## Input records
══════════

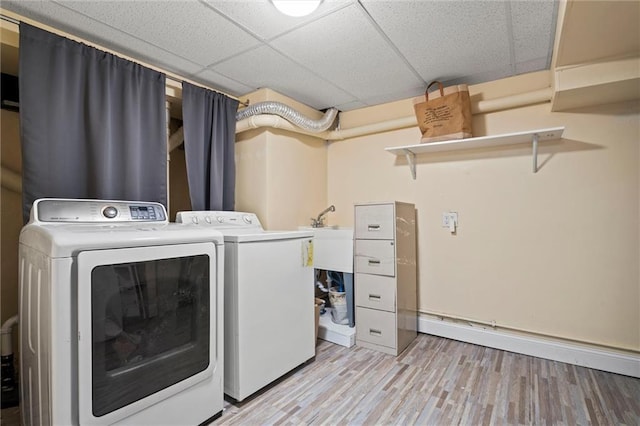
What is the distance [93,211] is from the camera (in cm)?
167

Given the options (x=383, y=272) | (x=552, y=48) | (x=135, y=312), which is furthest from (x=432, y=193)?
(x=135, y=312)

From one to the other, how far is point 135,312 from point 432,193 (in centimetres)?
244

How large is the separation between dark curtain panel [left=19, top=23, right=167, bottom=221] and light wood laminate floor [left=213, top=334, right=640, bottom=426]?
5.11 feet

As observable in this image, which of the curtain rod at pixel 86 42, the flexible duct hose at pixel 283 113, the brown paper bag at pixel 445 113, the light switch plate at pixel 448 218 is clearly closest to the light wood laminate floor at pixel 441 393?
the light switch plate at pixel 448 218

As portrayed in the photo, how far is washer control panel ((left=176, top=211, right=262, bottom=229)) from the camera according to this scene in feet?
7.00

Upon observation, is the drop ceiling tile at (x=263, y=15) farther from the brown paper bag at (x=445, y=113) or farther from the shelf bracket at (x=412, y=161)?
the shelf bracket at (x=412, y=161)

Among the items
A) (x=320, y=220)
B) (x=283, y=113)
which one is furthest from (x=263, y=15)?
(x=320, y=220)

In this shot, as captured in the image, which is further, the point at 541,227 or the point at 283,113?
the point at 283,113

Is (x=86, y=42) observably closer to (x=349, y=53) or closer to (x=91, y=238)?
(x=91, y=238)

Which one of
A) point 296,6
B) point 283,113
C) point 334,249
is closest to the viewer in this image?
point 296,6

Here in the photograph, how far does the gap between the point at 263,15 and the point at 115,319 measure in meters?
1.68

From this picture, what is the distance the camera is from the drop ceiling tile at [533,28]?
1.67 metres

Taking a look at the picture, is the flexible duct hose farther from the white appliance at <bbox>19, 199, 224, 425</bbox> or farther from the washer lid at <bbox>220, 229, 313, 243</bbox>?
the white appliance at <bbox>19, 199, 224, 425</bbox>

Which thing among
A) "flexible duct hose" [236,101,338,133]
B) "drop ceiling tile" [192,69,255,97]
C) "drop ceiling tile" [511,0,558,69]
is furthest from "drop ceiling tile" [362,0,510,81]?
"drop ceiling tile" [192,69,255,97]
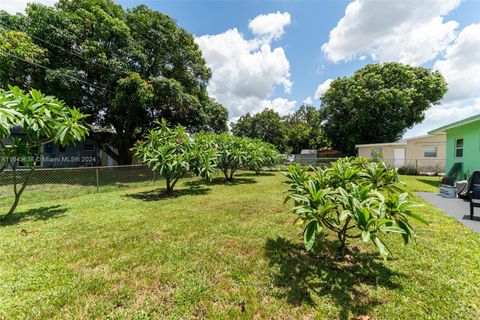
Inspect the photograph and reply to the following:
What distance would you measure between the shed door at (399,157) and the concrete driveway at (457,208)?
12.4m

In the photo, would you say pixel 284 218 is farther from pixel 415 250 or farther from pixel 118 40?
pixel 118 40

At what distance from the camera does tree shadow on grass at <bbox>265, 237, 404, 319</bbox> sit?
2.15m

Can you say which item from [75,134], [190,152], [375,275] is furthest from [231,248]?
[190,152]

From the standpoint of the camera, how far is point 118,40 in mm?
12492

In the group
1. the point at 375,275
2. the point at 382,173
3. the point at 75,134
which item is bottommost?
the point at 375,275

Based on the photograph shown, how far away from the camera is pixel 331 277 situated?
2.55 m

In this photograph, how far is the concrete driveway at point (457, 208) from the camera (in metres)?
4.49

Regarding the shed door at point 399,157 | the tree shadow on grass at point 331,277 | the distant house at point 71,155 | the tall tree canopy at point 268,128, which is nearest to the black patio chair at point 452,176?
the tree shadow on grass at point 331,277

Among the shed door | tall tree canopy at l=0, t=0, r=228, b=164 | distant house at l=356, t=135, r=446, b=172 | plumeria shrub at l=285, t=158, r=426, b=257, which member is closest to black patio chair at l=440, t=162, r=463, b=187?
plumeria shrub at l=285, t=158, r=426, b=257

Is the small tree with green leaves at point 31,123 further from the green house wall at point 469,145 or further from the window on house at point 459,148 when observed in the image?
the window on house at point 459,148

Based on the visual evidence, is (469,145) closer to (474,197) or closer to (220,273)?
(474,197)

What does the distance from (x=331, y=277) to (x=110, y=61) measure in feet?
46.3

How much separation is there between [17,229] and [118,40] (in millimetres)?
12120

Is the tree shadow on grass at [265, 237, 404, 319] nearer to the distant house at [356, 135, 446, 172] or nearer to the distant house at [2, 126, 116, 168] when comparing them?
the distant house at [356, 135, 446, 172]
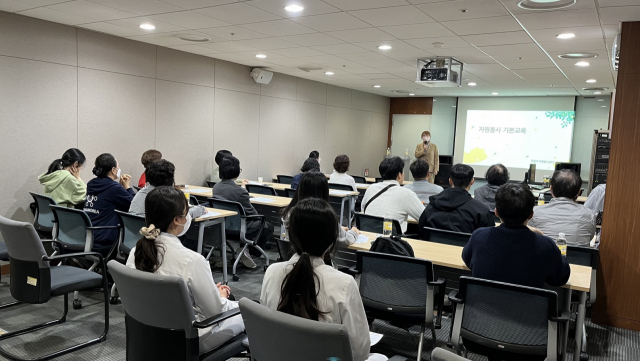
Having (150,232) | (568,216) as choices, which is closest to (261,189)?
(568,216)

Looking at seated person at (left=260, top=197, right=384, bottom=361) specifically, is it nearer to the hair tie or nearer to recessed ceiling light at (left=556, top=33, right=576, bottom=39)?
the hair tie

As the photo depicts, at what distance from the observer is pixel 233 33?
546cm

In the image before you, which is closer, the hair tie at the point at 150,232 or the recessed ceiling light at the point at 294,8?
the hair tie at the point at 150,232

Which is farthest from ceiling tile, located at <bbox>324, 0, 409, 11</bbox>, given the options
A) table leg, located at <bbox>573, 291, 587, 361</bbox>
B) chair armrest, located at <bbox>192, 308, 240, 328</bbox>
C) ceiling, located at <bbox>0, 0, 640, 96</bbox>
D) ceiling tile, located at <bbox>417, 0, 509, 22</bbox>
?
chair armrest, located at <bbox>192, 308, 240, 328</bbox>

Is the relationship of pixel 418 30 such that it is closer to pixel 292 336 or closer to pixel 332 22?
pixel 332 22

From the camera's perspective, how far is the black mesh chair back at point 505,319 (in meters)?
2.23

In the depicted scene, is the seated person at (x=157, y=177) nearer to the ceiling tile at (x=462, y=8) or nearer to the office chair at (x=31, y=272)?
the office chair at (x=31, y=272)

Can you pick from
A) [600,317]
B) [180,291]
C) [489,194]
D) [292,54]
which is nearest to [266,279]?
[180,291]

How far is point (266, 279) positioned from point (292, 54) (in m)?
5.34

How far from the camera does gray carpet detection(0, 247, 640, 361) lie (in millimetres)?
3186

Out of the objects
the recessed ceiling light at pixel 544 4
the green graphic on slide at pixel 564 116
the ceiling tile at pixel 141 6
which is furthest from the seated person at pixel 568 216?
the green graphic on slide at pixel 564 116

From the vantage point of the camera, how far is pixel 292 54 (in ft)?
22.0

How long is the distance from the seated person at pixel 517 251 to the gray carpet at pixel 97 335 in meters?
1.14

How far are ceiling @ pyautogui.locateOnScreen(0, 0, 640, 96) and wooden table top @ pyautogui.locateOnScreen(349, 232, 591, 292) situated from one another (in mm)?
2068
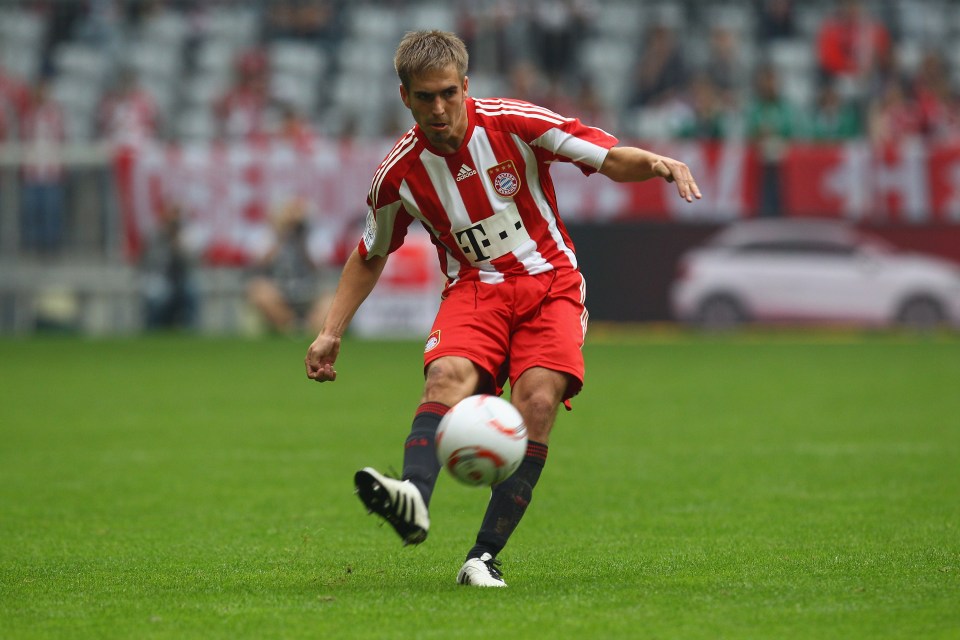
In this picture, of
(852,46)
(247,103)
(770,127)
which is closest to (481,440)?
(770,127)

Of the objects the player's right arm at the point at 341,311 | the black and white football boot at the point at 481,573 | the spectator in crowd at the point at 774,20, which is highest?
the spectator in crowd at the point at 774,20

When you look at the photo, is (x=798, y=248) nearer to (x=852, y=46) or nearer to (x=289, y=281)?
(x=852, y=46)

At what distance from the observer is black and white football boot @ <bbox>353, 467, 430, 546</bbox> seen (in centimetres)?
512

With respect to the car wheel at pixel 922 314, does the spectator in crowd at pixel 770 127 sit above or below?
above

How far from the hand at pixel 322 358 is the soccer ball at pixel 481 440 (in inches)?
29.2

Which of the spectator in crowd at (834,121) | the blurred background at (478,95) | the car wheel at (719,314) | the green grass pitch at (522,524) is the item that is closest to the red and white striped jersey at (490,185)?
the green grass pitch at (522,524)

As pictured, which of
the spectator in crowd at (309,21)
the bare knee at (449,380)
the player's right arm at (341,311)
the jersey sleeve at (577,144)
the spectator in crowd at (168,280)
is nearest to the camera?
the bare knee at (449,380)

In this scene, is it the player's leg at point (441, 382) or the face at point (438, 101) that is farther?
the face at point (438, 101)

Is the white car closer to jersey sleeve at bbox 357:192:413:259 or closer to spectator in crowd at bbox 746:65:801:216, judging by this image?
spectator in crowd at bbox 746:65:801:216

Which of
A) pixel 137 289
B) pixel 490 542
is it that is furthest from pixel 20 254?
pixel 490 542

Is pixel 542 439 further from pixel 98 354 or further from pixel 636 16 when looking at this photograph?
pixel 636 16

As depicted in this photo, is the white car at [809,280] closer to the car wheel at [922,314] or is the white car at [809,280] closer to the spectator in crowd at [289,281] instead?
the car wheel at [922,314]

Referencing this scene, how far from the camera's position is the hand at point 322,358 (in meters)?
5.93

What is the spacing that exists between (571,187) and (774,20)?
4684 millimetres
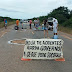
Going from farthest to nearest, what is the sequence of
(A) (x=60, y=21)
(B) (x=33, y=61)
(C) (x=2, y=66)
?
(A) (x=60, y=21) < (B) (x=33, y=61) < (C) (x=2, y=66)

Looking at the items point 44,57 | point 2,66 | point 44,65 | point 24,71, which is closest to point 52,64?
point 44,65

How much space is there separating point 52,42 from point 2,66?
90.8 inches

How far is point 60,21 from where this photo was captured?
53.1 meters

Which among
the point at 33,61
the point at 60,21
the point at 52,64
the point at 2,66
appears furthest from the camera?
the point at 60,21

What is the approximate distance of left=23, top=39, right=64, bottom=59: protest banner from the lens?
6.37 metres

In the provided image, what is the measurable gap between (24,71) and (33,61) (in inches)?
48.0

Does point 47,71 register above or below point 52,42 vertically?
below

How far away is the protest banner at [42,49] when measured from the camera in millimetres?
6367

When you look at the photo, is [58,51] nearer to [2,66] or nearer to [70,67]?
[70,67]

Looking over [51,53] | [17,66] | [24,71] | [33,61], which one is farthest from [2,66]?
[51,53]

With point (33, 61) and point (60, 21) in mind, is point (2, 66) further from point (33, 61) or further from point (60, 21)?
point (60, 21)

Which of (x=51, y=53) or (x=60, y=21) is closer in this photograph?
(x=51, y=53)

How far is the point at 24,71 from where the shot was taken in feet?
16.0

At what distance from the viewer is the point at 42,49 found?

══════════

## Exercise instructions
Write out an exact reproduction of the lines from the line that holds "Is pixel 542" to the bottom of the listing above, both ends included. Exclude pictures.

## Output
Is pixel 542 439 further from pixel 98 354 or further from pixel 636 16 when looking at this photograph?
pixel 636 16

As depicted in this photo, is the white car at [809,280] closer to the car wheel at [922,314] or is the white car at [809,280] closer to the spectator in crowd at [289,281] instead?
the car wheel at [922,314]

Referencing this scene, how far from the camera's position is the hand at point 322,358 (in meters)?
5.93

What is the spacing that exists between (571,187) and (774,20)?
4684 millimetres
Going from farthest to nearest, what is the sequence of
(A) (x=60, y=21)
(B) (x=33, y=61)
(C) (x=2, y=66)
?
(A) (x=60, y=21) < (B) (x=33, y=61) < (C) (x=2, y=66)

Looking at the items point 44,57 | point 2,66 | point 44,65 | point 24,71, which is closest to point 52,64?
point 44,65

How much space is there separating point 52,42 from point 2,66?
90.8 inches

How far is point 60,21 from where this photo was captured?
53.1 meters

Which among
the point at 33,61
the point at 60,21
the point at 52,64
the point at 2,66
appears furthest from the camera?
the point at 60,21

What is the approximate distance of left=23, top=39, right=64, bottom=59: protest banner from the lens?
6.37 metres

In the provided image, what is the measurable gap between (24,71) and (33,61) (in inches)?
48.0

Does point 47,71 register above or below point 52,42 vertically?
below

How far away is the protest banner at [42,49] when measured from the camera in millimetres?
6367

When you look at the photo, is [58,51] nearer to [2,66] or nearer to [70,67]?
[70,67]

Looking over [51,53] | [17,66] | [24,71] | [33,61], which one is farthest from [2,66]?
[51,53]

With point (33, 61) and point (60, 21) in mind, is point (2, 66) further from point (33, 61) or further from point (60, 21)?
point (60, 21)

Which of (x=51, y=53) or (x=60, y=21) is closer in this photograph?
(x=51, y=53)

How far is the point at 24,71 from where the shot was taken in feet?
16.0

At what distance from the viewer is the point at 42,49 found?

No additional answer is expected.